> DATASET CONTENT:

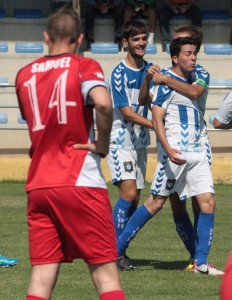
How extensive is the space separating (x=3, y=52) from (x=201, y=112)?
13458 millimetres

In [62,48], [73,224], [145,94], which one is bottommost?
[145,94]

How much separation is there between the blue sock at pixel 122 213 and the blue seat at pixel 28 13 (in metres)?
14.2

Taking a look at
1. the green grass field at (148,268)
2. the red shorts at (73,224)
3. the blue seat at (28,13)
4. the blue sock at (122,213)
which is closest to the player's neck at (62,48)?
the red shorts at (73,224)

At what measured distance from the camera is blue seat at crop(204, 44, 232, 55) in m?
21.6

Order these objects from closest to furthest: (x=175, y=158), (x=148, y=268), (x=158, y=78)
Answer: (x=175, y=158) < (x=158, y=78) < (x=148, y=268)

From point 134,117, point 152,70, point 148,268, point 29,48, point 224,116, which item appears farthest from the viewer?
point 29,48

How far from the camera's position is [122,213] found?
29.3 feet

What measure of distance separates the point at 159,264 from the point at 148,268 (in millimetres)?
263

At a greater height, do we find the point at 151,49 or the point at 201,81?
the point at 201,81

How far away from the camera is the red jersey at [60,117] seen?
5.38m

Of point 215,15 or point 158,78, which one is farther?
point 215,15

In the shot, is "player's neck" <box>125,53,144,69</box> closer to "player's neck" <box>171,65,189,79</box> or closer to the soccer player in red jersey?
"player's neck" <box>171,65,189,79</box>

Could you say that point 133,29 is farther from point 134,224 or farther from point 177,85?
point 134,224

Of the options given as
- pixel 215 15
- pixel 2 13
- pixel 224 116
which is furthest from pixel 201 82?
pixel 215 15
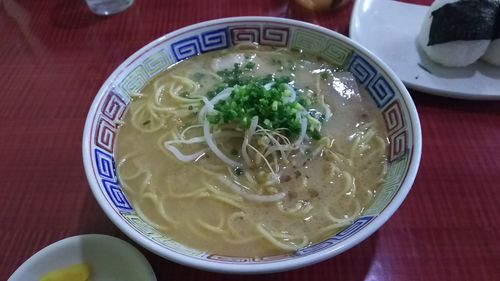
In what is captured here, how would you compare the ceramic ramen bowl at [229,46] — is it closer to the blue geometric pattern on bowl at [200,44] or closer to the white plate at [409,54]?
the blue geometric pattern on bowl at [200,44]

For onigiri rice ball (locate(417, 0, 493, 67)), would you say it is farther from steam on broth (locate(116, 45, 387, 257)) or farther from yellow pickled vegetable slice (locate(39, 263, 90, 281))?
yellow pickled vegetable slice (locate(39, 263, 90, 281))

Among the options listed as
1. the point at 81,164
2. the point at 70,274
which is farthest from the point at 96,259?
the point at 81,164

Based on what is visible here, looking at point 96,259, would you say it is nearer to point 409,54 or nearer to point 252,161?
point 252,161

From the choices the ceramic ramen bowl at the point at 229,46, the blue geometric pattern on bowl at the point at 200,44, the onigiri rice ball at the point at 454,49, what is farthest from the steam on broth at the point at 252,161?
the onigiri rice ball at the point at 454,49

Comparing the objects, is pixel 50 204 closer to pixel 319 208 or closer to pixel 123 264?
pixel 123 264

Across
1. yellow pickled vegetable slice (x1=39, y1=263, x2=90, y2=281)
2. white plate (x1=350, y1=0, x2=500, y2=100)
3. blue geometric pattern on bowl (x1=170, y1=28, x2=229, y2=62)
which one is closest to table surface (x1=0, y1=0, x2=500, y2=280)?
white plate (x1=350, y1=0, x2=500, y2=100)

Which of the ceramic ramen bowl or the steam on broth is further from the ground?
the ceramic ramen bowl
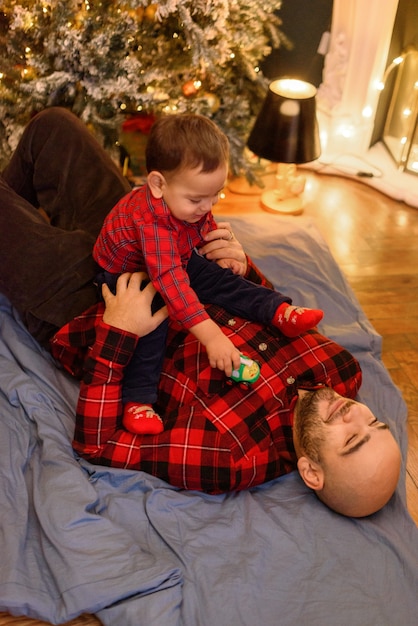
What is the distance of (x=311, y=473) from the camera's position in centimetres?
139

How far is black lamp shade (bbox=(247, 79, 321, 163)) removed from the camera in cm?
243

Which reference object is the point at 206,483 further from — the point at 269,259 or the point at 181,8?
the point at 181,8

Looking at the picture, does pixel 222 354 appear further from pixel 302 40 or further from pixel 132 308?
pixel 302 40

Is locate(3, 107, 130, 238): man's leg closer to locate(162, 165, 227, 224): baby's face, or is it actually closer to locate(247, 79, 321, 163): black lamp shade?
locate(162, 165, 227, 224): baby's face

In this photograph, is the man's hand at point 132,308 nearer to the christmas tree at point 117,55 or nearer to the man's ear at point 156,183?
the man's ear at point 156,183

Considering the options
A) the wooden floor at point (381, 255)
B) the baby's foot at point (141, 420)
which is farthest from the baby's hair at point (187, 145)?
the wooden floor at point (381, 255)

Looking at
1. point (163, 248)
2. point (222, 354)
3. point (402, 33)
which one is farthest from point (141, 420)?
point (402, 33)

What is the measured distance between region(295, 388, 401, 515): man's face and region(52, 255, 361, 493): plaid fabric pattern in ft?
0.40

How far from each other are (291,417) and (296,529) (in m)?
0.27

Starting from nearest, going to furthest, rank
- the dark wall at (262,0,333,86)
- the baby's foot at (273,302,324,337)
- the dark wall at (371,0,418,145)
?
the baby's foot at (273,302,324,337) → the dark wall at (371,0,418,145) → the dark wall at (262,0,333,86)

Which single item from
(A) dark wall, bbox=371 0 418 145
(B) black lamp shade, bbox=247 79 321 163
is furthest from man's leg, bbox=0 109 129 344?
(A) dark wall, bbox=371 0 418 145

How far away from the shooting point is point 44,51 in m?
2.23

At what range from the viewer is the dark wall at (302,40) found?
9.62 feet

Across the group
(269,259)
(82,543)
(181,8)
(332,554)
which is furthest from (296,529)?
(181,8)
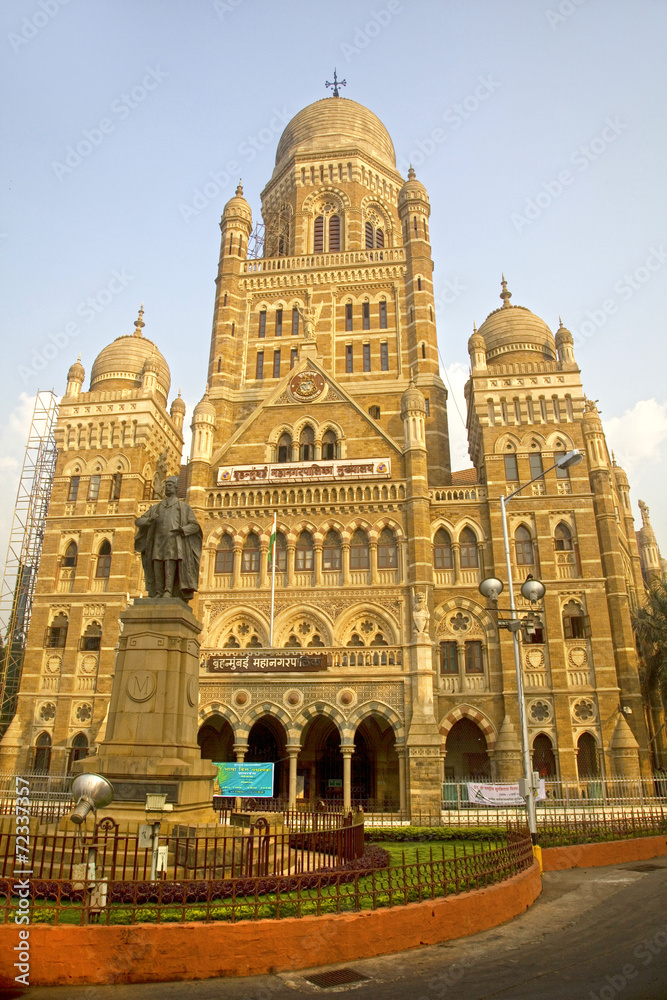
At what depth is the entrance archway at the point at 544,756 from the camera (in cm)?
3019

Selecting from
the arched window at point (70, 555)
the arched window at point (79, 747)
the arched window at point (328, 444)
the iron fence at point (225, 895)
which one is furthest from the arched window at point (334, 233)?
the iron fence at point (225, 895)

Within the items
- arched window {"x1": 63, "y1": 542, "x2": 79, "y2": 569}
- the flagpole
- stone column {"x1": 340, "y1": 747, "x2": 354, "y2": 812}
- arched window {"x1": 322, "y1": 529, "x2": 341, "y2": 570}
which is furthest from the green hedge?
arched window {"x1": 63, "y1": 542, "x2": 79, "y2": 569}

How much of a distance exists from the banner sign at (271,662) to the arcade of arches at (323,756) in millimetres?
2489

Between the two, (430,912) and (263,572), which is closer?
(430,912)

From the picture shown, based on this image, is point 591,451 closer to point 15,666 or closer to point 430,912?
point 430,912

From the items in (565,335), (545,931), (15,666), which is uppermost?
(565,335)

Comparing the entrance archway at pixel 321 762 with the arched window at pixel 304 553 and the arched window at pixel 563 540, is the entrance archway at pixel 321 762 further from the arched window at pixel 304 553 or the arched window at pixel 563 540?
the arched window at pixel 563 540

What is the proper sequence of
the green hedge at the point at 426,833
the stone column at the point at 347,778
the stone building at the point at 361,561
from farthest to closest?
the stone building at the point at 361,561 < the stone column at the point at 347,778 < the green hedge at the point at 426,833

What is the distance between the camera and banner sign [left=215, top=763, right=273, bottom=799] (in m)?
26.6

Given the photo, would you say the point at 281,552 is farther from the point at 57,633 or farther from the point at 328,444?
the point at 57,633

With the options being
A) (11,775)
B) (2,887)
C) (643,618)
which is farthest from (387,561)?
(2,887)

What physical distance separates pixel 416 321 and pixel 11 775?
100 ft

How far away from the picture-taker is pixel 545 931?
10742mm

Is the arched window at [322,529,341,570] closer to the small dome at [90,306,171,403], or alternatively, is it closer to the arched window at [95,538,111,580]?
the arched window at [95,538,111,580]
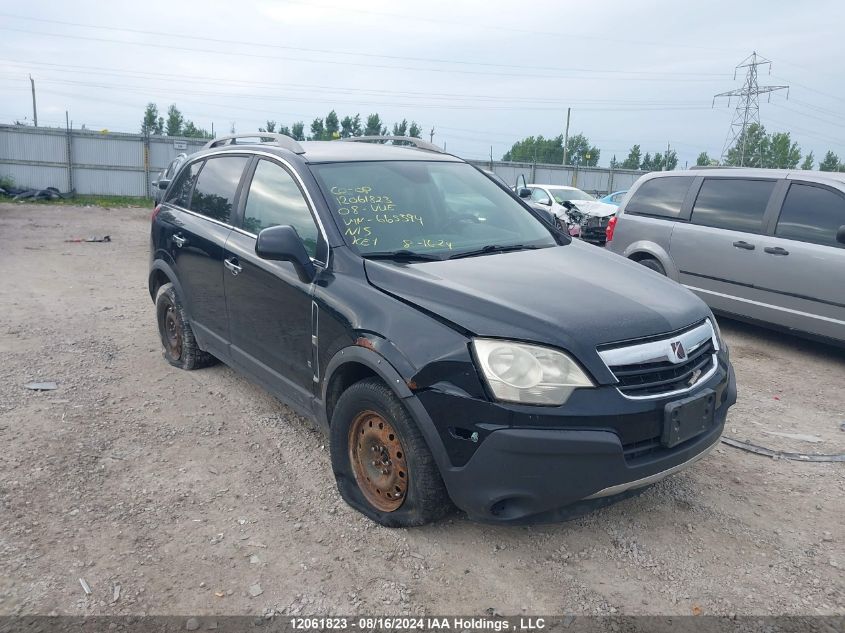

> WORK TO BE COMPLETED: Rewrite the data above with every "blue seat" changed to "stadium seat" and everything else kept the same. Leave out the pictures.

> OUTPUT FOR THIS EXERCISE:
How extensive is the space separating (x=3, y=52) from (x=201, y=112)?
13458 millimetres

In [62,48], [73,224], [145,94], which one is bottommost?
[145,94]

How much separation is there between the blue sock at pixel 122 213 and the stadium seat at pixel 28 13 (in metres)?
14.2

Taking a look at
1. the green grass field at (148,268)
2. the red shorts at (73,224)
3. the stadium seat at (28,13)
4. the blue sock at (122,213)
which is closest to the player's neck at (62,48)?
the red shorts at (73,224)

At what measured distance from the camera is stadium seat at crop(204, 44, 232, 55) in m?
21.6

Order these objects from closest to furthest: (x=175, y=158), (x=148, y=268), (x=158, y=78)
Answer: (x=175, y=158) < (x=158, y=78) < (x=148, y=268)

From point 134,117, point 152,70, point 148,268, point 29,48, point 224,116, which item appears farthest from the viewer?
point 29,48

How far from the camera's position is [122,213] found?
29.3 feet

What measure of distance separates the point at 159,264 from the point at 148,268 (in millimetres)?
263

At a greater height, do we find the point at 151,49 or the point at 201,81?
the point at 201,81

How far away from the camera is the red jersey at [60,117] seen?
5.38m

Of point 215,15 or point 158,78, which one is farther?
point 215,15

In the shot, is "player's neck" <box>125,53,144,69</box> closer to "player's neck" <box>171,65,189,79</box> or closer to the soccer player in red jersey?
"player's neck" <box>171,65,189,79</box>

Could you say that point 133,29 is farther from point 134,224 or farther from point 177,85?
point 134,224

Of the options given as
- pixel 215 15
- pixel 2 13
- pixel 224 116
which is furthest from pixel 201 82?
pixel 215 15
In what is captured here, how would you compare the ceramic ramen bowl at [229,46] — is it closer to the blue geometric pattern on bowl at [200,44] or closer to the white plate at [409,54]?
the blue geometric pattern on bowl at [200,44]

For onigiri rice ball (locate(417, 0, 493, 67)), would you say it is farther from steam on broth (locate(116, 45, 387, 257)) or farther from yellow pickled vegetable slice (locate(39, 263, 90, 281))?
yellow pickled vegetable slice (locate(39, 263, 90, 281))

Among the options listed as
1. the point at 81,164
2. the point at 70,274
which is farthest from the point at 96,259?
the point at 81,164

Based on what is visible here, looking at point 96,259, would you say it is nearer to point 409,54 or nearer to point 252,161?
point 252,161

From the choices the ceramic ramen bowl at the point at 229,46, the blue geometric pattern on bowl at the point at 200,44, the onigiri rice ball at the point at 454,49, what is farthest from the steam on broth at the point at 252,161?
the onigiri rice ball at the point at 454,49

Comparing the objects, is pixel 50 204 closer to pixel 319 208 or closer to pixel 123 264?
pixel 123 264

Across
1. yellow pickled vegetable slice (x1=39, y1=263, x2=90, y2=281)
2. white plate (x1=350, y1=0, x2=500, y2=100)
3. blue geometric pattern on bowl (x1=170, y1=28, x2=229, y2=62)
which one is closest to table surface (x1=0, y1=0, x2=500, y2=280)?
white plate (x1=350, y1=0, x2=500, y2=100)

Which of the ceramic ramen bowl or the steam on broth is further from the ground?
the ceramic ramen bowl
What is the distance of (x=311, y=473) from the camera's position in centimetres?
139

How far is black lamp shade (bbox=(247, 79, 321, 163)) removed from the camera in cm?
243

Which reference object is the point at 206,483 further from — the point at 269,259 or the point at 181,8?
the point at 181,8

Looking at the picture, does pixel 222 354 appear further from pixel 302 40 or further from pixel 132 308?
pixel 302 40

Is locate(3, 107, 130, 238): man's leg closer to locate(162, 165, 227, 224): baby's face, or is it actually closer to locate(247, 79, 321, 163): black lamp shade?
locate(162, 165, 227, 224): baby's face

In this photograph, is the man's hand at point 132,308 nearer to the christmas tree at point 117,55 or nearer to the man's ear at point 156,183?
the man's ear at point 156,183

Considering the options
A) the wooden floor at point (381, 255)
B) the baby's foot at point (141, 420)
which is farthest from the baby's hair at point (187, 145)?
the wooden floor at point (381, 255)

Looking at
1. point (163, 248)
2. point (222, 354)
3. point (402, 33)
which one is farthest from point (141, 420)?
point (402, 33)

What is the measured distance between region(295, 388, 401, 515): man's face and region(52, 255, 361, 493): plaid fabric pattern in ft?
0.40

How far from each other are (291,417) and (296,529) (in m)?
0.27

Starting from nearest, going to furthest, rank
- the dark wall at (262,0,333,86)
- the baby's foot at (273,302,324,337)
- the dark wall at (371,0,418,145)
?
the baby's foot at (273,302,324,337) → the dark wall at (371,0,418,145) → the dark wall at (262,0,333,86)

Which single item from
(A) dark wall, bbox=371 0 418 145
(B) black lamp shade, bbox=247 79 321 163
is furthest from man's leg, bbox=0 109 129 344?
(A) dark wall, bbox=371 0 418 145

How far away from the shooting point is point 44,51 in m?
2.23

At what range from the viewer is the dark wall at (302,40) found?
9.62 feet

Across the group
(269,259)
(82,543)
(181,8)
(332,554)
which is furthest from (296,529)?
(181,8)
At what depth is the entrance archway at the point at 544,756 from the camera (in cm)?
3019

Selecting from
the arched window at point (70, 555)
the arched window at point (79, 747)
the arched window at point (328, 444)
the iron fence at point (225, 895)
which one is furthest from the arched window at point (334, 233)?
the iron fence at point (225, 895)

Within the items
- arched window {"x1": 63, "y1": 542, "x2": 79, "y2": 569}
- the flagpole
- stone column {"x1": 340, "y1": 747, "x2": 354, "y2": 812}
- arched window {"x1": 322, "y1": 529, "x2": 341, "y2": 570}
which is furthest from the green hedge?
arched window {"x1": 63, "y1": 542, "x2": 79, "y2": 569}

How much of a distance exists from the banner sign at (271,662) to the arcade of arches at (323,756) in millimetres?
2489

Between the two, (430,912) and (263,572), which is closer?
(430,912)

From the picture shown, based on this image, is point 591,451 closer to point 15,666 or closer to point 430,912?
point 430,912

From the items in (565,335), (545,931), (15,666), which is uppermost?
(565,335)

Comparing the entrance archway at pixel 321 762 with the arched window at pixel 304 553 and the arched window at pixel 563 540, is the entrance archway at pixel 321 762 further from the arched window at pixel 304 553 or the arched window at pixel 563 540?
the arched window at pixel 563 540

What is the proper sequence of
the green hedge at the point at 426,833
the stone column at the point at 347,778
the stone building at the point at 361,561
from farthest to closest?
the stone building at the point at 361,561 < the stone column at the point at 347,778 < the green hedge at the point at 426,833

What is the distance between the camera and banner sign [left=215, top=763, right=273, bottom=799] (in m)?
26.6

Given the photo, would you say the point at 281,552 is farther from the point at 57,633 or farther from the point at 328,444?
the point at 57,633

With the options being
A) (11,775)
B) (2,887)
C) (643,618)
which is farthest from (387,561)?
(2,887)

What physical distance separates pixel 416 321 and pixel 11 775?
100 ft

How far away from the picture-taker is pixel 545 931?
10742mm

Is the arched window at [322,529,341,570] closer to the small dome at [90,306,171,403], or alternatively, is it closer to the arched window at [95,538,111,580]?
the arched window at [95,538,111,580]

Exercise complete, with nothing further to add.